**Stated task**: Collect every line of the listing below that contains the string "street", and copy each of those lines in full.
══ Record extracts ══
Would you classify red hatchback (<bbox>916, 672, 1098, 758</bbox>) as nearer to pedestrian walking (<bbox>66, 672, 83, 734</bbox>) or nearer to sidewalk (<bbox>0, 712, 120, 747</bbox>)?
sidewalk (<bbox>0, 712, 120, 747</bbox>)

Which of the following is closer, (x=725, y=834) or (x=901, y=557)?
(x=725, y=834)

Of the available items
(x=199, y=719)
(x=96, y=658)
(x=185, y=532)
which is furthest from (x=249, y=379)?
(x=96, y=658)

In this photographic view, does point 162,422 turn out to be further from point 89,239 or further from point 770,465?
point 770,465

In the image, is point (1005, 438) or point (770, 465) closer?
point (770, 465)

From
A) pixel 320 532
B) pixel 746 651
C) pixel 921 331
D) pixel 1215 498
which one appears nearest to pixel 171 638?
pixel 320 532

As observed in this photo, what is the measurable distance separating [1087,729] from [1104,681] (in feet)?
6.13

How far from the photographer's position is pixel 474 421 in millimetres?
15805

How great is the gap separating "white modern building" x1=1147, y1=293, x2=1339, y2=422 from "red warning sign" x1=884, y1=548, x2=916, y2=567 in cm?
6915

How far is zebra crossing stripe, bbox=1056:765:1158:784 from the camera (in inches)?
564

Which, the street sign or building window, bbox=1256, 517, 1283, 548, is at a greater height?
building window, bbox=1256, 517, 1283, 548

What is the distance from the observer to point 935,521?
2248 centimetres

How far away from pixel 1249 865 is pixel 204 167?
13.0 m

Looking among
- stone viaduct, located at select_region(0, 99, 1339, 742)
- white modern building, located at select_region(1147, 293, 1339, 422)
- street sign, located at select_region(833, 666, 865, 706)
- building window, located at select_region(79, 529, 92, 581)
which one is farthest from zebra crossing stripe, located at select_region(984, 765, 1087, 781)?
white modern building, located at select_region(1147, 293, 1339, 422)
═══
══ Record extracts ══
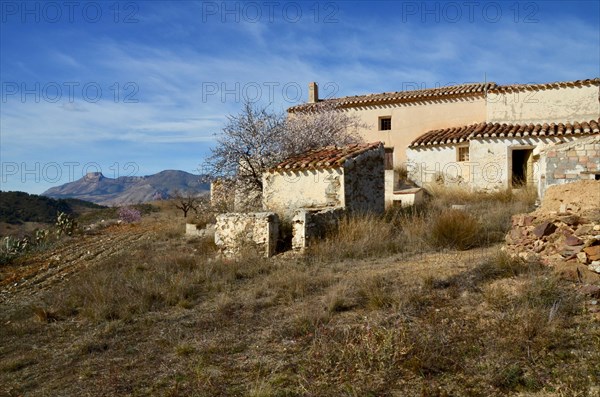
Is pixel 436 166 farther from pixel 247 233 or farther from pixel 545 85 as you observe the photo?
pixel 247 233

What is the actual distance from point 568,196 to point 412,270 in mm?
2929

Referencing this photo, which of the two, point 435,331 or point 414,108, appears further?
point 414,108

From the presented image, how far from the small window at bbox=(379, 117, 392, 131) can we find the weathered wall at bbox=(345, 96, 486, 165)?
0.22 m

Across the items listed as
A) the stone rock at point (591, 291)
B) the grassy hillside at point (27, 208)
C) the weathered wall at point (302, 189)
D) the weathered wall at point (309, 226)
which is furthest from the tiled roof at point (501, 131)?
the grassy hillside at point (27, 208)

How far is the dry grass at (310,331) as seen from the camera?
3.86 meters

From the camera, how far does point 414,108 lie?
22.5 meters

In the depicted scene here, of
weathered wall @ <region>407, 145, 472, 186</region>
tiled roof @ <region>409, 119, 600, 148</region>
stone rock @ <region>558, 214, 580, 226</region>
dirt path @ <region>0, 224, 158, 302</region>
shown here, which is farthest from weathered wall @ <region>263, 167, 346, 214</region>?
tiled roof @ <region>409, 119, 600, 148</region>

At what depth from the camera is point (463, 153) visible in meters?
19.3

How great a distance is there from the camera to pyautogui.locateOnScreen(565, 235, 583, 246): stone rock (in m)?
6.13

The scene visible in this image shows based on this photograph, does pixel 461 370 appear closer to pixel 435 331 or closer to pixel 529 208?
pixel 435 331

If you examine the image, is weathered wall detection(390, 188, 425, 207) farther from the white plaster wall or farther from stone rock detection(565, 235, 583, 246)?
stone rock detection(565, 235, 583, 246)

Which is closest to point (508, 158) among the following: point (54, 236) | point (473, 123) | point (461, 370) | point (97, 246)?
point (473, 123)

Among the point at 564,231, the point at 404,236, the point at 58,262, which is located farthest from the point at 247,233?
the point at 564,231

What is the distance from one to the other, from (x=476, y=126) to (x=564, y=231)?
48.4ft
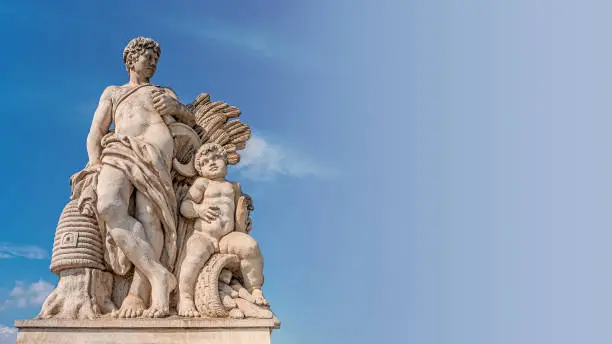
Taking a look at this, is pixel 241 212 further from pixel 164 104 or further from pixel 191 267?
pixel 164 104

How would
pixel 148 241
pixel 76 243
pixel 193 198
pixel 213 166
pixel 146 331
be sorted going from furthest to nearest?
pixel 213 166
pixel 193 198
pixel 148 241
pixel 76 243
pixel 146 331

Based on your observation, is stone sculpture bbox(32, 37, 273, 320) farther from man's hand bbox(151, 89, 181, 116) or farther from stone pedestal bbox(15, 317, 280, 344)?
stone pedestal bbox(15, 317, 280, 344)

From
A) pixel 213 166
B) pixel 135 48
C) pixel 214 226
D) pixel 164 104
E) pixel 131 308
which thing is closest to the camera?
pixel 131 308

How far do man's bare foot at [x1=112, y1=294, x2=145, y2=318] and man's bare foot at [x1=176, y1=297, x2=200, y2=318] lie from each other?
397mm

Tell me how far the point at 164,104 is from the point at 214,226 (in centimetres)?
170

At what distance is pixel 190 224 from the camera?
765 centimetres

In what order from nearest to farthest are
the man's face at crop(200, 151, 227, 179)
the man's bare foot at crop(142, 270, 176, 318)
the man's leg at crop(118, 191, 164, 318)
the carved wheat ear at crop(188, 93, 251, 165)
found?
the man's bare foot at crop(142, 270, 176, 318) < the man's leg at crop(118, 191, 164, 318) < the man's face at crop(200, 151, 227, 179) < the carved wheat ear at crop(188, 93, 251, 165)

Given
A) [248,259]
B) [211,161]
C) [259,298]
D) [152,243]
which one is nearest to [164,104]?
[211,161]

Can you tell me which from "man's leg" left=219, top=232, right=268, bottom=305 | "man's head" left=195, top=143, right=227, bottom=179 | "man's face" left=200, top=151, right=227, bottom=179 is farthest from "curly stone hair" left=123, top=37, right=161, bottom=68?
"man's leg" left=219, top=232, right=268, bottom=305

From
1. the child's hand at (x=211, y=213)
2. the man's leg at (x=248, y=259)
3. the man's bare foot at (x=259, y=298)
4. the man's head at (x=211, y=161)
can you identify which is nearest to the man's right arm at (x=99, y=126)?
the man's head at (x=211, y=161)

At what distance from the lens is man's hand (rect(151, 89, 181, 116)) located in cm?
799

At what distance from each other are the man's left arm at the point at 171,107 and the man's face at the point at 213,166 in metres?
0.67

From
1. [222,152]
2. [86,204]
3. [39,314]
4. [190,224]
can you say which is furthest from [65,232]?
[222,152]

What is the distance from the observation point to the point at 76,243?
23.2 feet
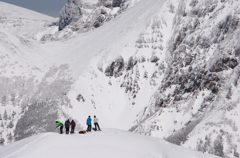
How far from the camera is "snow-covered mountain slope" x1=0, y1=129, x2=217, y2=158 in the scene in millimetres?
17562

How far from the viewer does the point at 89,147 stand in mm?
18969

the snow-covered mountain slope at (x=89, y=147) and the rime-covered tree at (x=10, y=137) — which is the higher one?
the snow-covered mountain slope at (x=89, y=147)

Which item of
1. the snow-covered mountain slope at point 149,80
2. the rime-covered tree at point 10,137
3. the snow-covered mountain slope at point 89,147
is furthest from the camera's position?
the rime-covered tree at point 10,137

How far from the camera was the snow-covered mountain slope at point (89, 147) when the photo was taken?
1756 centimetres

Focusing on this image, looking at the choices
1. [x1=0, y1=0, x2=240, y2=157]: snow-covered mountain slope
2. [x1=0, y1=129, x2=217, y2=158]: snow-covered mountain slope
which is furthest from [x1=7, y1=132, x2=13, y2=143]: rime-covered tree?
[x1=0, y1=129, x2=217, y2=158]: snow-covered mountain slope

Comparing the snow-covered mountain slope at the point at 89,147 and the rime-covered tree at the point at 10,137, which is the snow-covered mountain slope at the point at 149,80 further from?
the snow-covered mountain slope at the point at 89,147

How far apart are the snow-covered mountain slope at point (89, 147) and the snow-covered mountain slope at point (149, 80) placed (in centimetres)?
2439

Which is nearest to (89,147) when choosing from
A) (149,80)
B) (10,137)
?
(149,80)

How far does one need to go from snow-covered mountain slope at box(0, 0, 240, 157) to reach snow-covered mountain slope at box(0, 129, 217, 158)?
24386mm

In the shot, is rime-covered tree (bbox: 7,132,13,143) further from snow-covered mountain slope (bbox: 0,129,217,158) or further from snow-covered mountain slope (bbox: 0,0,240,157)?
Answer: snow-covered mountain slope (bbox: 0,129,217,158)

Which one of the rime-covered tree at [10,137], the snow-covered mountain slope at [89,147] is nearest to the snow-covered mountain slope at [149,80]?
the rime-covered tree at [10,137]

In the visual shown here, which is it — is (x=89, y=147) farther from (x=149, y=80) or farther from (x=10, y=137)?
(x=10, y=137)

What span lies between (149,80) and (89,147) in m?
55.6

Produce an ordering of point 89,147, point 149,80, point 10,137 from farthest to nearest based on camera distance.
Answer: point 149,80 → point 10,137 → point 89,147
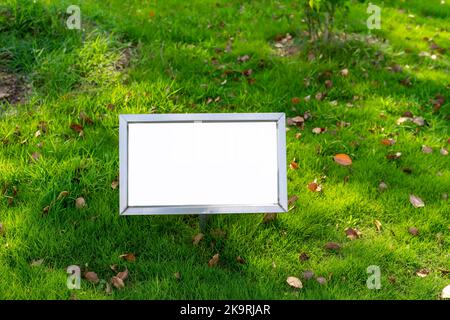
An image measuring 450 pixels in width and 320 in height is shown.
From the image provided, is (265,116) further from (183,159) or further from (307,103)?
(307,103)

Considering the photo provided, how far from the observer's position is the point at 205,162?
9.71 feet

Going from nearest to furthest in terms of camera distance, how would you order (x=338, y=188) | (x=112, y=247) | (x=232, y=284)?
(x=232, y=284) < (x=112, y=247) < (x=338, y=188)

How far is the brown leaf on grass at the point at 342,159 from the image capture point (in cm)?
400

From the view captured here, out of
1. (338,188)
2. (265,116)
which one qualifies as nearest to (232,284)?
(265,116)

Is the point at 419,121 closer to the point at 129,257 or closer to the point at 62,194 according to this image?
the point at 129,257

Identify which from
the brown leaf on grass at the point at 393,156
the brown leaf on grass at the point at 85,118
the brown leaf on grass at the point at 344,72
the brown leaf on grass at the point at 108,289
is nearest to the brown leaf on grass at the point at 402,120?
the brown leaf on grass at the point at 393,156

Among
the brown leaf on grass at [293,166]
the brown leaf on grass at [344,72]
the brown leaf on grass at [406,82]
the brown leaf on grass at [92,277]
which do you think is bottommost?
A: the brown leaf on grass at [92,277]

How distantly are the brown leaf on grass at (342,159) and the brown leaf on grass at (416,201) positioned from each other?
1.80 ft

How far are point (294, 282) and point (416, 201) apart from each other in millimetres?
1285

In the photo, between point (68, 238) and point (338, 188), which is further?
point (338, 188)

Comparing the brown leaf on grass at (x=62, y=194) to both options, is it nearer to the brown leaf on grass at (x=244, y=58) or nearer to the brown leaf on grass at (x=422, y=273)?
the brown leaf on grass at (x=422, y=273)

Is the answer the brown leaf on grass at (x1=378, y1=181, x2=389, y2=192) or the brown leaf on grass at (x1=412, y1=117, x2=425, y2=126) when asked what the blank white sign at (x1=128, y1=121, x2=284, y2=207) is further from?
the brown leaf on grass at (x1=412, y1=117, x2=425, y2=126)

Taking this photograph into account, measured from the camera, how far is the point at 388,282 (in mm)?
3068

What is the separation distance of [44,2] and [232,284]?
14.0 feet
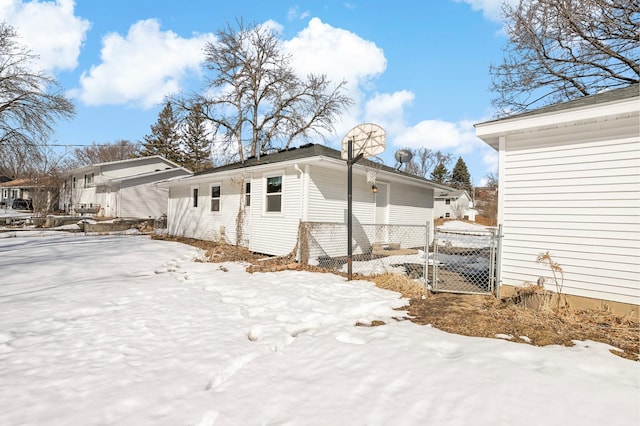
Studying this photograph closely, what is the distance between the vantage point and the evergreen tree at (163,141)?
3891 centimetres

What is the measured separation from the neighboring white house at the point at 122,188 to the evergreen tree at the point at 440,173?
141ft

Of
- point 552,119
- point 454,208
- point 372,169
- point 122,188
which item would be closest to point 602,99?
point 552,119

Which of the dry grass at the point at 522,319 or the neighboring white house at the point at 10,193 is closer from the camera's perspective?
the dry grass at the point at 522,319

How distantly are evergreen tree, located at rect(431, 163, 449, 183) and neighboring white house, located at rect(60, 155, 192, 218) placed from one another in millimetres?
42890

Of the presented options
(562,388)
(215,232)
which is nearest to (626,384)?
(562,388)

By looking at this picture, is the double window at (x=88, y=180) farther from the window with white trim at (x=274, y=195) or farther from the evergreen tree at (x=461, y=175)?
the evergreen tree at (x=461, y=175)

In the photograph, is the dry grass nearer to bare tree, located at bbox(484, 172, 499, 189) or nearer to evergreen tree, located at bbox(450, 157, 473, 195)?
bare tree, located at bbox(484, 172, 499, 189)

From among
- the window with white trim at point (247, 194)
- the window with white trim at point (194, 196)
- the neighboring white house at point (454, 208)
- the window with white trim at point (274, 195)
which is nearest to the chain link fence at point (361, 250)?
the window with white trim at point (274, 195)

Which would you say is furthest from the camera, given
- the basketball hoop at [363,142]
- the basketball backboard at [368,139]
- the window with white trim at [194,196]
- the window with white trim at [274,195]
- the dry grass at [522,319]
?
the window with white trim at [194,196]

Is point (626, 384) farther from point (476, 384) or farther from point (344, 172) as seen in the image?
═══
══ Record extracts ══
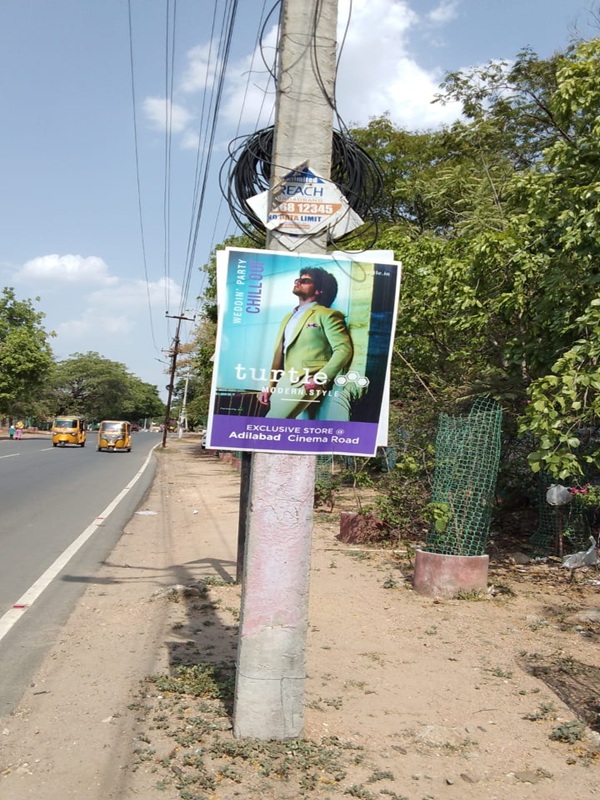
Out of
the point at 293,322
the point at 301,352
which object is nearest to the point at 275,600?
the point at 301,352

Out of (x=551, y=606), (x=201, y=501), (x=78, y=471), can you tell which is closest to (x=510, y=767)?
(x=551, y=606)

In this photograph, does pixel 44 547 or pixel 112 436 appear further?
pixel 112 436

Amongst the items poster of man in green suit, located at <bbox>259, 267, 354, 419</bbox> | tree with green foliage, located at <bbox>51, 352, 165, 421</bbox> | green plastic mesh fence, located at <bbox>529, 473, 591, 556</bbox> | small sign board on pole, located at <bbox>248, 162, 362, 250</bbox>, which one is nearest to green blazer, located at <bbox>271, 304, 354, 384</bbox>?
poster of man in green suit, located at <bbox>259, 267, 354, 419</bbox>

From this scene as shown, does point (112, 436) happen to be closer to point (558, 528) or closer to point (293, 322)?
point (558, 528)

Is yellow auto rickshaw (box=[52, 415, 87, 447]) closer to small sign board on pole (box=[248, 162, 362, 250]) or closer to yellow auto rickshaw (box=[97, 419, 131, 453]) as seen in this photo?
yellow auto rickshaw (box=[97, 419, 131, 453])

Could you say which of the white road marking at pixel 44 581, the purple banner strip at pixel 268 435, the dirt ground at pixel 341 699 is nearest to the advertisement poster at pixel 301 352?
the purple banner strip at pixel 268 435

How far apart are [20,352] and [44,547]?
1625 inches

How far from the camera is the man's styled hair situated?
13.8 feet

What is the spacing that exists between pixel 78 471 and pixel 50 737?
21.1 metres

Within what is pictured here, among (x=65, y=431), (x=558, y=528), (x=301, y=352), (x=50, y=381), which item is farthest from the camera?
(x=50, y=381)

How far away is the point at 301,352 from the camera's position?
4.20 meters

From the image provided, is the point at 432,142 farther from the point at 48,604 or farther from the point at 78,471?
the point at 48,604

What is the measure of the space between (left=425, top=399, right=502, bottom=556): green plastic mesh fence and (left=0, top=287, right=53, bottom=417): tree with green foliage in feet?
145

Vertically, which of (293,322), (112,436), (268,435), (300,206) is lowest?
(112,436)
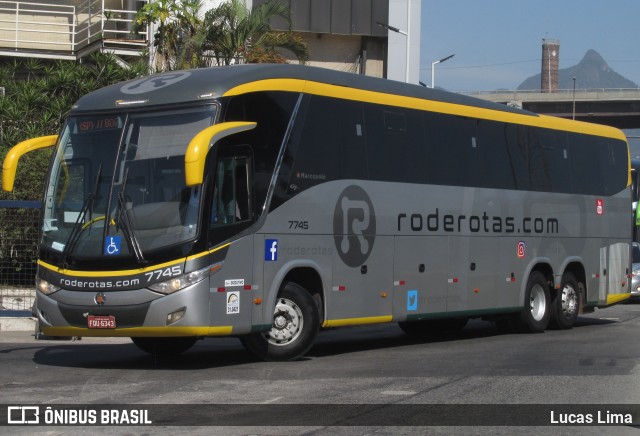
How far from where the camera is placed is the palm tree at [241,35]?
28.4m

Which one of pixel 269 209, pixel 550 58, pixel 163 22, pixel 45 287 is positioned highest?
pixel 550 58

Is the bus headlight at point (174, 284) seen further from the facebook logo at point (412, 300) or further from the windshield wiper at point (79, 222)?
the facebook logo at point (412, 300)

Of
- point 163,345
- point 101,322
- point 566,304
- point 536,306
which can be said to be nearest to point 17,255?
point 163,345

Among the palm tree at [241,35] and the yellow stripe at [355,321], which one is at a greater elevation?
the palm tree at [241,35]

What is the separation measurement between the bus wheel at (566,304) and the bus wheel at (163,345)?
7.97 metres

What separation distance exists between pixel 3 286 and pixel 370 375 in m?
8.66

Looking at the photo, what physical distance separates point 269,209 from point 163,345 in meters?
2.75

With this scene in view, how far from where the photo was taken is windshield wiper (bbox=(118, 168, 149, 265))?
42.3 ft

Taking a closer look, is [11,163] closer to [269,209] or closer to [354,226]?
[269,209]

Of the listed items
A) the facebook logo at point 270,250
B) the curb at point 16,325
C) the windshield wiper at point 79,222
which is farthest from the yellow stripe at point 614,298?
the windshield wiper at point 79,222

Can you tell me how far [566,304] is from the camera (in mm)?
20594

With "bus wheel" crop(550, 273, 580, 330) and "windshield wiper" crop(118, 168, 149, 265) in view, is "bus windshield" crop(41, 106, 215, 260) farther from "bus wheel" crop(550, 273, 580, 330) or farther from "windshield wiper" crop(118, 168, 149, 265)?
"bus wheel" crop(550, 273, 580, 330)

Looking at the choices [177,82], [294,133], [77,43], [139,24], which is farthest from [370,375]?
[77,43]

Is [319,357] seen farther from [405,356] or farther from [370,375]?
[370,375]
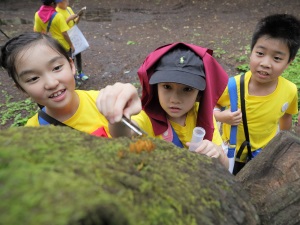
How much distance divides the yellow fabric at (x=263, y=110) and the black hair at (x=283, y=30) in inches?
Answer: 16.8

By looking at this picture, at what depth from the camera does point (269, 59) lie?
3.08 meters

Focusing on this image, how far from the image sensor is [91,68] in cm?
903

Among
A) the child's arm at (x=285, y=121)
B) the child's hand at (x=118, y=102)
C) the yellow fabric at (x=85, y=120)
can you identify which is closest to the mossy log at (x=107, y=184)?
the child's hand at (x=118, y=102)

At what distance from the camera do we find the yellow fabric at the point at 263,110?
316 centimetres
═══
**Complete response**:
Which, the street sign or building window, bbox=1256, 517, 1283, 548, is at a greater height?
- street sign, located at select_region(833, 666, 865, 706)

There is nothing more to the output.